RECORDS FOR THIS EXERCISE>
* start *

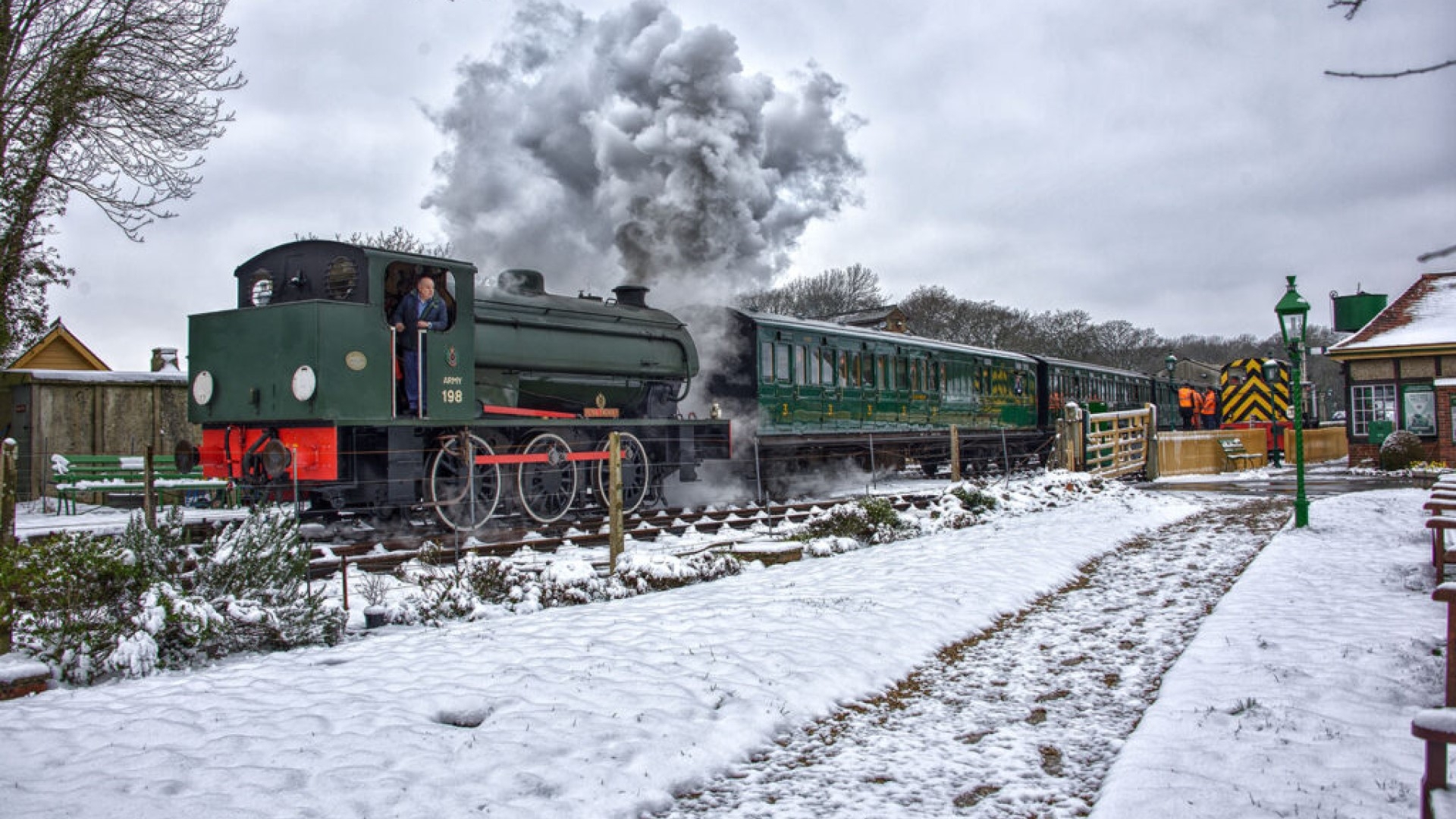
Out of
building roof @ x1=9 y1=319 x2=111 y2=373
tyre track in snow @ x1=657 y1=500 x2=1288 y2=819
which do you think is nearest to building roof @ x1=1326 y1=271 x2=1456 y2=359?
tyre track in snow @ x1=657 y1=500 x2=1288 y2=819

* end *
* start *

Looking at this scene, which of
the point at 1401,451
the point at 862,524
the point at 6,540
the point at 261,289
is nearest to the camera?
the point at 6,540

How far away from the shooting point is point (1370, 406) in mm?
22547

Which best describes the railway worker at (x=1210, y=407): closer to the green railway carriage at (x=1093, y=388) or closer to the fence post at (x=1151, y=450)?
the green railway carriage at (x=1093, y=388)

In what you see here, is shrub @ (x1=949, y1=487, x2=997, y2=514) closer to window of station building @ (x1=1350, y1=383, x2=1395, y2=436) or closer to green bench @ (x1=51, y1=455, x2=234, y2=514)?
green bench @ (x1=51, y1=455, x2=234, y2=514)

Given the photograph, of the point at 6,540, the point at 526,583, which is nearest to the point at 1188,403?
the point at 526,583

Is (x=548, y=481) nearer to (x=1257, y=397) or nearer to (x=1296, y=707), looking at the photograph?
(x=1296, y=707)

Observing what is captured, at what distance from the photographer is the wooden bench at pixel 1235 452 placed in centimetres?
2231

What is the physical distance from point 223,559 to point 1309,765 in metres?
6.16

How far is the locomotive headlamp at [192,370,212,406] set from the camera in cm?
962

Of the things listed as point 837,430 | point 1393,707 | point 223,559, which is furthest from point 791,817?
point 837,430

* end *
* start *

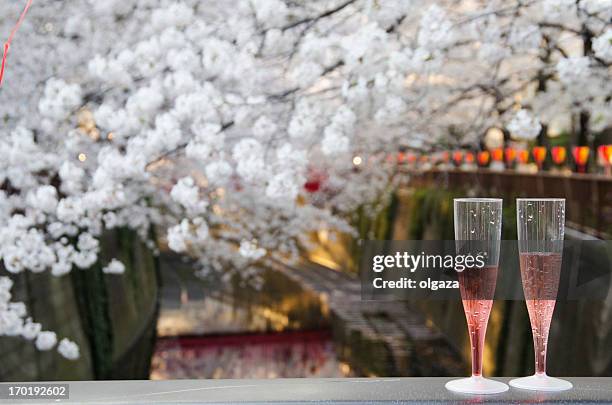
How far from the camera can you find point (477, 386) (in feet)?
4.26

* end *

WHAT IS BEING ASKED> Count the lines above that contain the string "carriage", treating uppercase and lowercase as different. Reply with the number only.

ANSWER TO THE EXERCISE> 2